思念が伝わると、天眼が薄くなって額に消えた。
「あれ、足が引っ込んでる」
樹希が指さした先には、三本目の足が体の中に埋め込まれ、小さな指の先だけが覗いている姿があった。
「これ、便利だね」
杏里紗が楽しそうにほほ笑む。
カア。
ツノの祝福する啼き声が響いた。
――明良、僕はこれから人間の子供として成長するために、しばらく思念を閉じる。だから君との会話はしばらくお預けだ。母さんを助けてくれて本当にありがとう。
明良の周りに漂っていた赤ん坊の思念が消えた。目の前にはすやすや眠る普通の赤ちゃんの平和な寝顔があった。
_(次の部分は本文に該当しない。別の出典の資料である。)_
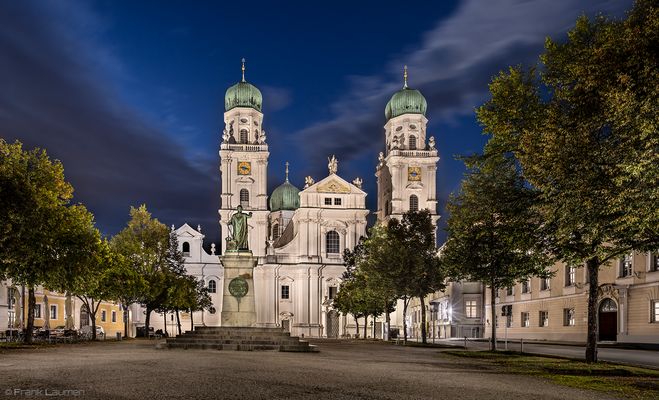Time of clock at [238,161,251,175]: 9:17
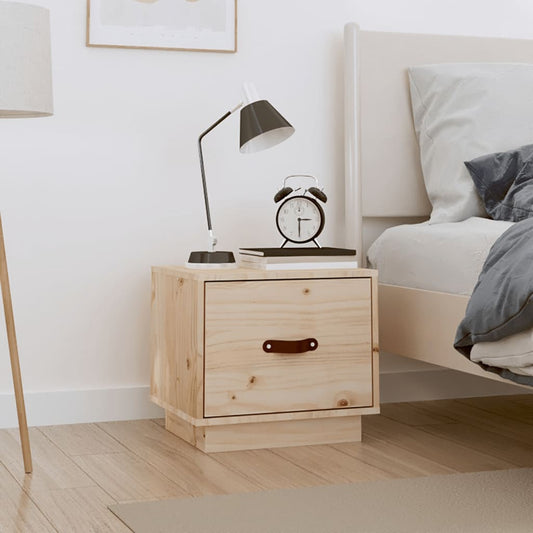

この子はきっと、世界を導くリーダーに成る。だからグリムスターはこの子の命を狙ったんだ。これから自分の命をかけて、この子を守る。そして、この子の偉業を助ける子供を樹希に産んでもらおう。
明良は初めて、自分の生まれてきた意味が分かった気がした。
――この世に必要とされた。
嬉しさで両目が潤んでくるのを、皆に気づかれないように、そっと拭った。